The New Way Of Selling vs. The Cult Of The Sales Amateur.

From selling to co-creation, a great book I have recently read, written by Régis Lemmens, talks about the future of sales. I would advise every sales professional to buy and read this amazing book. Not because you will or have to agree on everything it says, but it will force you to analyse and potentially review your current convictions on what sales is today and what it will be tomorrow. I am sure that there is a 99 percent chance that sales isn't what you think it is today and it wont be what you think it'll be tomorrow. That's why I think you should take the effort to buy it or order it online.

I firmly believe that the story the book is telling, is most importantly a true story. Sales is changing at a vast speed. As the CEO of a cutting edge sales company, of course this is no news to us. More so, we have made it our core business to anticipate on that change and to stay ahead of our competitors, just like the author of this book.

The book offers it's readers a great reality check, with facts such as that in ten years, only ten percent of every sales-slot out there, will survive this new way of selling. Due an increasing sales automatisation and a new trend, the transfer of sales towards great batteries of much cheaper call centers, thus replacing sales all together. If all that information scares you, it's time to move to that call center and get out of sales...

On top of that fact, 95 procent of the sales professionals who will read this book, will throw it in a corner or potentially worse, quickly burn it in their office trash bins or hunt it through a company shredder to remove all existing evidence of the fact that sales really is changing. It's rather easy to deny or avoid this change or trying to get away with a pseudo-change. So many people are trying to get away with their pseudo-adaptions. The magic clearly isn't happening over there, since it's equally clearly happening over here.

There is, however, something that I think this book has overseen. A proper analysation of the current existing sales force (= people) as it is vs. what it should be. This book talks a lot about processes rather than about people, the right people. Despite it is the absolute truth that indeed, relations nowadays are business to business, rather than people to people, I find that this book clearly has found peace with organisations having to face "the average sales rep." and how to automatise their daily routines from average to very average.

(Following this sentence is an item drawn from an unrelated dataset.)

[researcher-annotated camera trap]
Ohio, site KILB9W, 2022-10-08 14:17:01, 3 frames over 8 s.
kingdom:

The truth of the manner is, only 1 up to 5 procent, not 10 procent, of the total sales force out there are true professionals. For every real sales professional I have ever met, I have seen a 100 or potentially even hundreds of amateurs, sales hobbyists I call them . They don't know what they're doing and to be honest, with all my experience, even I don't remotely know what the hell they are doing.. . That's a whole lot of dinosaurs, facing a future extinction and I kid you not, this will happen, rather sooner than later.

Of course, we firmly believe in (and preach) solution selling rather than selling and we firmly believe in the (semi-) sales automatisation processes we apply on a daily basis. We too, use call center batteries, with our own semi-automated process of lead generation and prospecting by phone (wherever it is appropriate).

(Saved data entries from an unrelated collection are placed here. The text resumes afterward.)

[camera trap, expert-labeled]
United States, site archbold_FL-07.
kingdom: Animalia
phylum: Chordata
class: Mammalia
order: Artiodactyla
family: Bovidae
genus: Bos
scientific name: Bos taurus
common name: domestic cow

That being said, I have grown a great personal disgust for the words sales automatisation since there is absolutely, no way in the world, such a thing exists, beyond web-shops that indeed killed a lot of jobs in sales - rightfully if I might add. If there is no added value, this is indeed the right thing to do. But in the spirit of solution selling, there are many products and services that are just not suitable for a full automated process and need a true professional. This is where we come in...

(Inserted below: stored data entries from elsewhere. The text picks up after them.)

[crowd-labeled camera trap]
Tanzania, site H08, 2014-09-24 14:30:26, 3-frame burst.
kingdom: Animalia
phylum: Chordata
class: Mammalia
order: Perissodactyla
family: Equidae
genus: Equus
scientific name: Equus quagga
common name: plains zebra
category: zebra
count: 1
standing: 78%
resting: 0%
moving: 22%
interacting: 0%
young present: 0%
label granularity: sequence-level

These vast armies of average sales, make us all seem like robots that need to be fully automatised. I recon that they indeed need that guidance and support of sales-automatisation but what with the real professionals amongst us? Not the amateurs and not the cowboys. There is no need to automatise their way of selling, since it's working like a charm. Pure Darwinism, they already adapted to the situation and evolved as professionals into the new way of (solution) selling. These true professionals guide themselves and at rare moments, they need minor readjustments and support to realise what seemed unrealisable on a daily basis. These are the true sales heroes, we, are the true sales heroes.

Last but not least, I do not believe in killing the grey area for the true sales professionals, which has been abused over and over again by these sales hobbyists. I understand the reasoning of the idea of killing the grey zone... only it's a very wrong reasoning. Every true sales professional (the 1 up to 5 percent of all sales I talked about earlier) are totally rock and roll. We, Sales Guerrillas are totally rock and roll. Guided missiles that go for their target, being serving people and rendering an impeccable service that builds bridges the size of the Danyang–Kunshan Grand Bridge.

A long story short, every CEO should indeed revise his or her sales organisation, but rather than finding solutions for the bare average and accepting it for what it is, invest in finding the right people. Like we compose and handpick every team member for every project we work on, to guaranty that average, is just out of the question. Stop accepting average today and go for excellence tomorrow.